Beijing set a GDP target of 5.5% for this year, but is on course for its biggest ever GDP miss. The actual percentage figure to be delivered will start with a 4 or even a 3. The days of double-digit growth fade to history. The middle-income trap is snapping. The debt mountain has become what Reuters calls ‘a threat to China’s stability and even the world’s economic health’. The real estate crash is ‘a slow motion financial crisis’, revealing systemic problems. The demographic reckoning looms as China’s population ages faster than that of any other country in modern history.

China exults that it’s the world’s largest exporter and official creditor, but frets at the might of the US dollar, still the most important currency, pre-eminent in trade and cross-border debt.

Unable to knock the greenback from its peak, Beijing seeks to build a digital payments system instead. The digital currency is ‘programable’, allowing China to impose conditions, giving a ‘god’s eye view of the currency’ and how it’s used. See ASPI’s 2020 report on the international implications of the digital version of the yuan.

Putting much of this together, Sebastian Mallaby has penned an op-ed pointing to the emerging cracks in the system, starting with these opposed questions: ‘Is China (a) an economic juggernaut, rapidly overtaking the United States in the technologies of tomorrow? Or is it (b) an ailing giant, doomed by demography, failing real estate developers and counterproductive government diktat?’

The CCP will embrace option (a) because Xi—princeling turned emperor—is both product and expression of the party.

China’s strategic equation has shifted dramatically since 4 February, when Xi and Russia’s Vladimir Putin announced their ‘no limits’ pact, pledging ‘no “forbidden” areas of cooperation’. Ukraine has turned this into a limited liability deal, with much off limits.

China stays on the safe side of the sanctions against Russia, offering supporting words but no weapons. When the two leaders met again last month, Putin acknowledged Xi’s ‘questions and concerns’. Whatever the cracks in the marriage of convenience, Xi is bound to his fellow autocrat in a dangerous world.

Beijing’s judgement of the military balance suddenly involves a huge Russia discount. On the other side of the calculation sits the new 50-nation Ukraine Defense Contact Group, offering what the US describes as momentum and resolve.

China’s military budget has grown for 27 consecutive years and it’s comfortably settled as the world’s second largest, while still well short of half what the US spends. Broaden beyond the bilateral comparison, though, and the power computation becomes problematic.

China’s growing assertiveness is a major driver of military spending by countries such as Australia and Japan (the 7.3% jump in Japan’s defence budget last year was the biggest annual increase in 50 years).

The total defence spending of the Quad (Australia, India, Japan and the US) is triple that of China. No question about the prime driver for the Quad getting back together in 2017: a disruptive Xi is the group’s godfather.

The self-obsession of the CCP means it pays close attention to parties and political players elsewhere.
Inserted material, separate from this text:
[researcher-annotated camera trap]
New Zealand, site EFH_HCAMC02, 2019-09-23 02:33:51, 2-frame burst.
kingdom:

Beijing will have noted the alliance of parliamentarians from almost 30 countries drawing up a blueprint last month to help democracies resist Chinese intimidation. The Inter-Parliamentary Alliance on China aims to safeguard the international rules-based order, uphold human rights, promote trade fairness, strengthen security and protect national integrity.

From values to vital defence kit, there’s a lot of pushback happening.
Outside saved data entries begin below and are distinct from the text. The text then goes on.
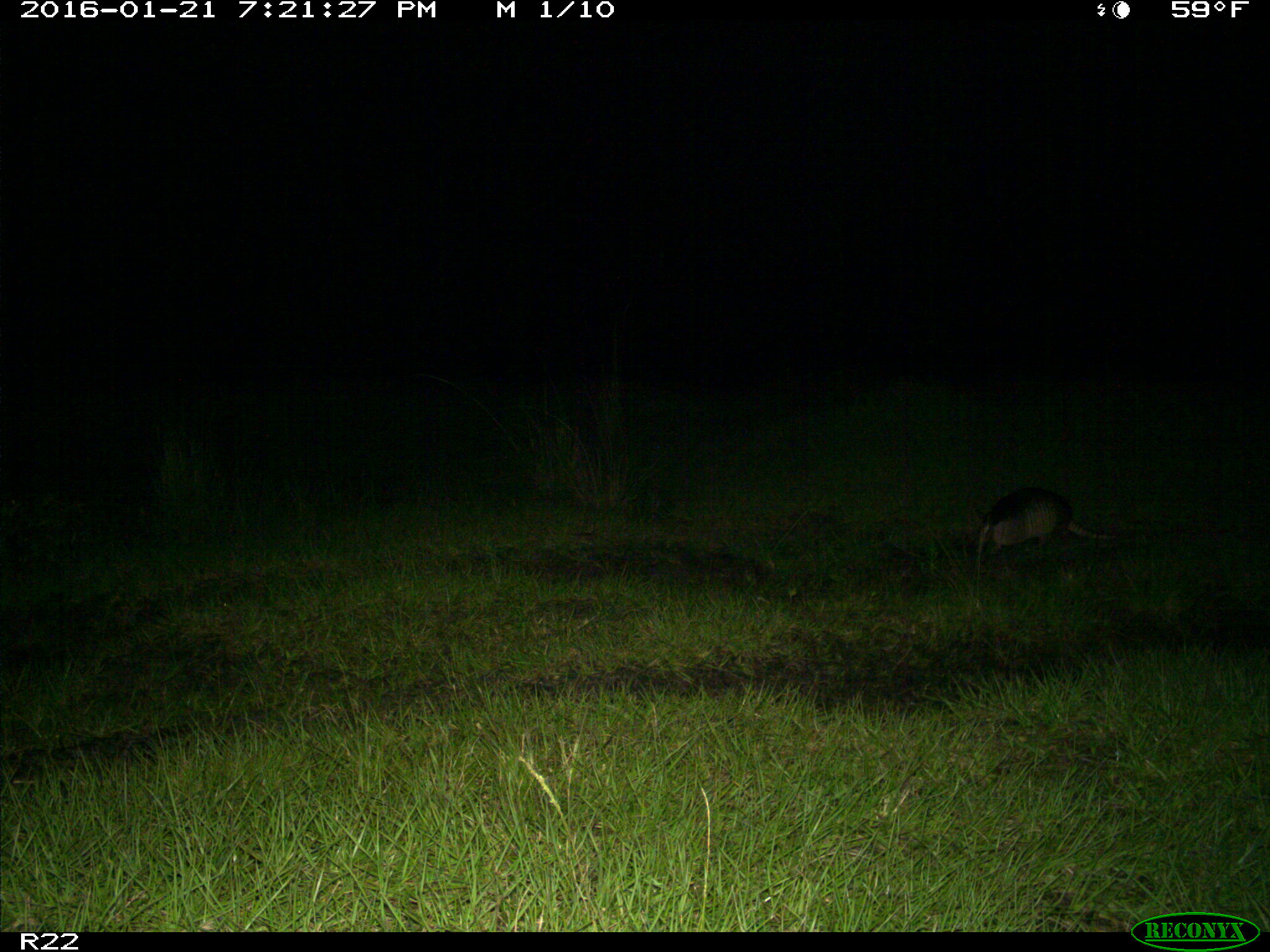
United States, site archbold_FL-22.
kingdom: Animalia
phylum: Chordata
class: Mammalia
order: Cingulata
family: Dasypodidae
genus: Dasypus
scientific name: Dasypus novemcinctus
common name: nine-banded armadillo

No clear answer is possible in the debate about whether we’re approachingpeak China’. Indeed, a slowing or weakening China might be more dangerous than a nation confident that time is on its side.

The spectre haunting the CCP congress is that the international tide has turned, while the domestic waters are choppy.

The clear judgement is that the relative increase in China’s power is slowing.

The needle on the power meter is wavering, and it might just be waning.